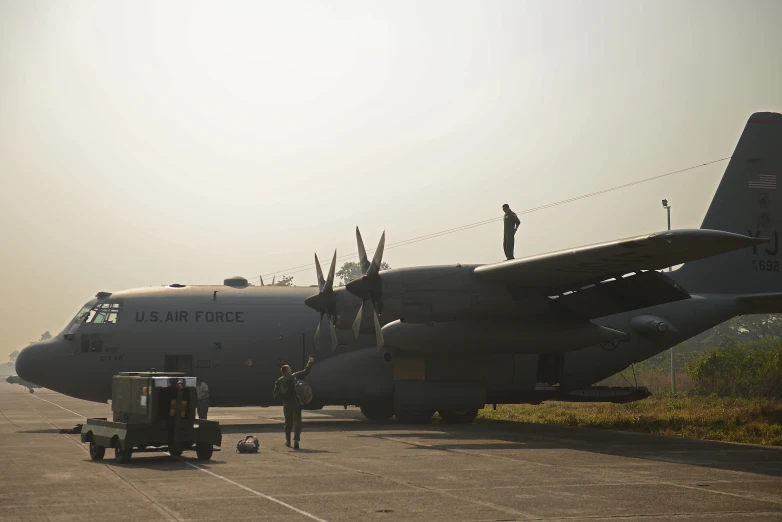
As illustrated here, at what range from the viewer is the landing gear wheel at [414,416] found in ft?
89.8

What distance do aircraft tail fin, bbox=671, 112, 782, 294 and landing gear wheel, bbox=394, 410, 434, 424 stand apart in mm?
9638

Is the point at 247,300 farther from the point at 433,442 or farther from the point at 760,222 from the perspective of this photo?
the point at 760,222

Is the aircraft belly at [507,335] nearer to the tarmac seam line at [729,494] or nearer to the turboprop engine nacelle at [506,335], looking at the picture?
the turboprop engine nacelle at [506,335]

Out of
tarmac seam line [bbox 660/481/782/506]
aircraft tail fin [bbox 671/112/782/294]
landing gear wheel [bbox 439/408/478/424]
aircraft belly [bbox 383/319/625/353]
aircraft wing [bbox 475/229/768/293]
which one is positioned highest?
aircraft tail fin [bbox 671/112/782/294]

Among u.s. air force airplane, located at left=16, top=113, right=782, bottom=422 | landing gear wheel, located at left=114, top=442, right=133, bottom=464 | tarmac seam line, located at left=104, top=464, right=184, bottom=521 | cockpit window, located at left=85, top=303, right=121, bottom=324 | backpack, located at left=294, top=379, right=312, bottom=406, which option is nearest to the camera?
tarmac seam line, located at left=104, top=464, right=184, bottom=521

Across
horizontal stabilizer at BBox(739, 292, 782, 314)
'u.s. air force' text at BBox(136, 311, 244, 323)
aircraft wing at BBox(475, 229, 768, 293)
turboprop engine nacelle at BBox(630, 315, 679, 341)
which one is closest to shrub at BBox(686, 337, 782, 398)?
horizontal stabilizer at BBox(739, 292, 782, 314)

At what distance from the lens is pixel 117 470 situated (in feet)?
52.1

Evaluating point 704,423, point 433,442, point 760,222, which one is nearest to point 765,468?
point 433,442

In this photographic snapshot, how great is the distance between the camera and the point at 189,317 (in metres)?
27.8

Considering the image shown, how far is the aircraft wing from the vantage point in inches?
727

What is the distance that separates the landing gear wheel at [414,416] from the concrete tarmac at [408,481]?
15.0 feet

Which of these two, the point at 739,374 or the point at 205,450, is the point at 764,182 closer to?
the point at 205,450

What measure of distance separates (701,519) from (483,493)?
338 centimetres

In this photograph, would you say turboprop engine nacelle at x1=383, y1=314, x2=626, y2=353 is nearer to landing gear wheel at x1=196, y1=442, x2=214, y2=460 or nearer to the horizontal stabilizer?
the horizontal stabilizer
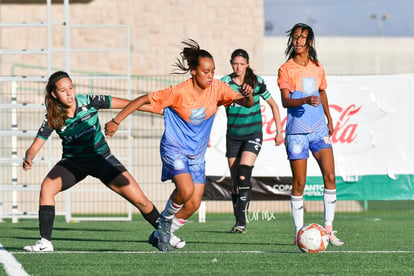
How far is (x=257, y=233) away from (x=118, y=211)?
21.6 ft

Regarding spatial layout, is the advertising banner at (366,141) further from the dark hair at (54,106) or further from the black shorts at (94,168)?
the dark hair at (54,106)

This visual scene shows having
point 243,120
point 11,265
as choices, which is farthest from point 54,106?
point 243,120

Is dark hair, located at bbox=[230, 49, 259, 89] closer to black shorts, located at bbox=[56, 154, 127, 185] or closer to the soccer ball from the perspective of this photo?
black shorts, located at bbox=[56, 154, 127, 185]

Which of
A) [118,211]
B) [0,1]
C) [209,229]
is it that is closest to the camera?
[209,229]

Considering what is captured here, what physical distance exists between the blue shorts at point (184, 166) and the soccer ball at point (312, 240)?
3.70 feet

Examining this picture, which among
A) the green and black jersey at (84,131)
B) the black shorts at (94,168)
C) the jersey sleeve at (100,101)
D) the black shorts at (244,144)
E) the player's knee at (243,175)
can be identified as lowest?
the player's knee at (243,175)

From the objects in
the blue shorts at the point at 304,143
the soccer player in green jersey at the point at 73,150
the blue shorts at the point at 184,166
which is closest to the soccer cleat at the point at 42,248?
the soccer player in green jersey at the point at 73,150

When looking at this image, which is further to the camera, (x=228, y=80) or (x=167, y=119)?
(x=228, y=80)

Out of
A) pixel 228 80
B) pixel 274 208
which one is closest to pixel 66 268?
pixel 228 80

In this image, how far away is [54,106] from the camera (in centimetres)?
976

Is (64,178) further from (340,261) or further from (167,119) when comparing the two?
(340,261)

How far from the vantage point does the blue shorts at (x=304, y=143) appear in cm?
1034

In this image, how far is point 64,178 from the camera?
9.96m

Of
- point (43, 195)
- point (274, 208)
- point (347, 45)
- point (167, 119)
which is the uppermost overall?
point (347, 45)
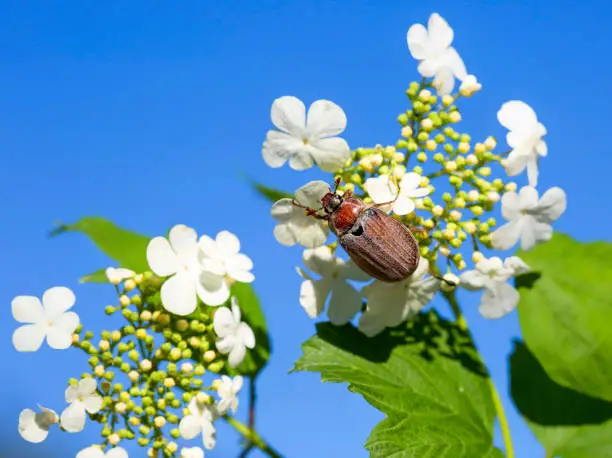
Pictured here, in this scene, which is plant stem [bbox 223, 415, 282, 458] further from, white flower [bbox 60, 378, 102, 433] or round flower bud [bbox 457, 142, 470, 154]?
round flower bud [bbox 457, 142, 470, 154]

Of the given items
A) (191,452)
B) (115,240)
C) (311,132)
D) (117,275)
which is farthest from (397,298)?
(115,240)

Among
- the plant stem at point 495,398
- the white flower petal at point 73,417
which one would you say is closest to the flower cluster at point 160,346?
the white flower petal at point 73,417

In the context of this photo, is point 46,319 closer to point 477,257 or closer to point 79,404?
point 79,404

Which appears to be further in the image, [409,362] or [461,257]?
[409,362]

┄┄┄┄┄┄┄┄┄┄

What you need to do. Give back all of the records above unchanged, leaving out the pictures.

Result of the exercise.
As illustrated here, at what range from the viewer is the landing gear wheel at [414,416] found in ft?
89.8

What distance do aircraft tail fin, bbox=671, 112, 782, 294 and landing gear wheel, bbox=394, 410, 434, 424 stand apart in mm?
9638

Is the point at 247,300 farther from the point at 433,442 or farther from the point at 760,222 from the perspective of this photo?
the point at 760,222

Is the aircraft belly at [507,335] nearer to the tarmac seam line at [729,494] or nearer to the turboprop engine nacelle at [506,335], looking at the picture?
the turboprop engine nacelle at [506,335]

Out of
tarmac seam line [bbox 660/481/782/506]
aircraft tail fin [bbox 671/112/782/294]
landing gear wheel [bbox 439/408/478/424]
aircraft belly [bbox 383/319/625/353]
aircraft wing [bbox 475/229/768/293]
which one is positioned highest?
aircraft tail fin [bbox 671/112/782/294]

Among u.s. air force airplane, located at left=16, top=113, right=782, bottom=422 | landing gear wheel, located at left=114, top=442, right=133, bottom=464 | tarmac seam line, located at left=104, top=464, right=184, bottom=521 | cockpit window, located at left=85, top=303, right=121, bottom=324 | backpack, located at left=294, top=379, right=312, bottom=406, which option is nearest to the camera?
tarmac seam line, located at left=104, top=464, right=184, bottom=521

Across
horizontal stabilizer at BBox(739, 292, 782, 314)
'u.s. air force' text at BBox(136, 311, 244, 323)
aircraft wing at BBox(475, 229, 768, 293)
turboprop engine nacelle at BBox(630, 315, 679, 341)
which one is closest to shrub at BBox(686, 337, 782, 398)?
horizontal stabilizer at BBox(739, 292, 782, 314)

At what distance from the lens is pixel 117 470 situated (in feet)?
52.1

Evaluating point 704,423, point 433,442, point 760,222, which one is nearest to point 765,468?
point 433,442

In this photographic snapshot, how great is the distance between the camera and the point at 189,317 (in metres)?
27.8

Considering the image shown, how far is the aircraft wing from the vantage point in inches?
727

What is the distance that separates the landing gear wheel at [414,416] from the concrete tarmac at [408,481]?
15.0 feet

Which of these two, the point at 739,374 or the point at 205,450, is the point at 764,182 closer to?
the point at 205,450

What measure of distance separates (701,519) from (483,493)?
338 centimetres

In this photograph, would you say turboprop engine nacelle at x1=383, y1=314, x2=626, y2=353 is nearer to landing gear wheel at x1=196, y1=442, x2=214, y2=460 or nearer to the horizontal stabilizer?
the horizontal stabilizer
How far is (x=257, y=233) away from (x=118, y=211)?
21.6 ft

Regarding spatial layout, is the advertising banner at (366,141) further from the dark hair at (54,106) or further from the black shorts at (94,168)?
the dark hair at (54,106)

This visual scene shows having
point 243,120
point 11,265
as choices, which is farthest from point 54,106?
point 243,120

Is dark hair, located at bbox=[230, 49, 259, 89] closer to black shorts, located at bbox=[56, 154, 127, 185] or closer to the soccer ball from the perspective of this photo?
black shorts, located at bbox=[56, 154, 127, 185]

Which of
A) [118,211]
B) [0,1]
C) [209,229]
is it that is closest to the camera?
[209,229]

Considering what is captured here, what physical distance exists between the blue shorts at point (184, 166) and the soccer ball at point (312, 240)?
3.70 feet

Examining this picture, which among
A) the green and black jersey at (84,131)
B) the black shorts at (94,168)
C) the jersey sleeve at (100,101)
D) the black shorts at (244,144)
E) the player's knee at (243,175)
can be identified as lowest?
the player's knee at (243,175)

From the objects in
the blue shorts at the point at 304,143
the soccer player in green jersey at the point at 73,150
the blue shorts at the point at 184,166
which is closest to the soccer cleat at the point at 42,248?
the soccer player in green jersey at the point at 73,150

When looking at this image, which is further to the camera, (x=228, y=80) or (x=167, y=119)?
(x=228, y=80)

Out of
A) pixel 228 80
B) pixel 274 208
which one is closest to pixel 66 268?
pixel 228 80

In this image, how far away is [54,106] from the camera (in centimetres)?
976

Is (64,178) further from (340,261) or further from (167,119) when comparing the two?
(340,261)

How far from the vantage point does the blue shorts at (x=304, y=143) appear in cm?
1034

In this image, how far is point 64,178 from the camera?
9.96m

Of
- point (43, 195)
- point (274, 208)
- point (347, 45)
- point (167, 119)
which is the uppermost overall?
point (347, 45)
Pictured here, in this scene, which is plant stem [bbox 223, 415, 282, 458] further from, white flower [bbox 60, 378, 102, 433] or round flower bud [bbox 457, 142, 470, 154]?
round flower bud [bbox 457, 142, 470, 154]

Of the given items
A) (191,452)
B) (115,240)
C) (311,132)
D) (117,275)
which is farthest from (397,298)?
(115,240)

Among
- the plant stem at point 495,398
- the white flower petal at point 73,417
which one would you say is closest to the flower cluster at point 160,346?
the white flower petal at point 73,417

In the context of this photo, is point 46,319 closer to point 477,257 or closer to point 79,404?
point 79,404

Which appears to be further in the image, [409,362] or [461,257]?
[409,362]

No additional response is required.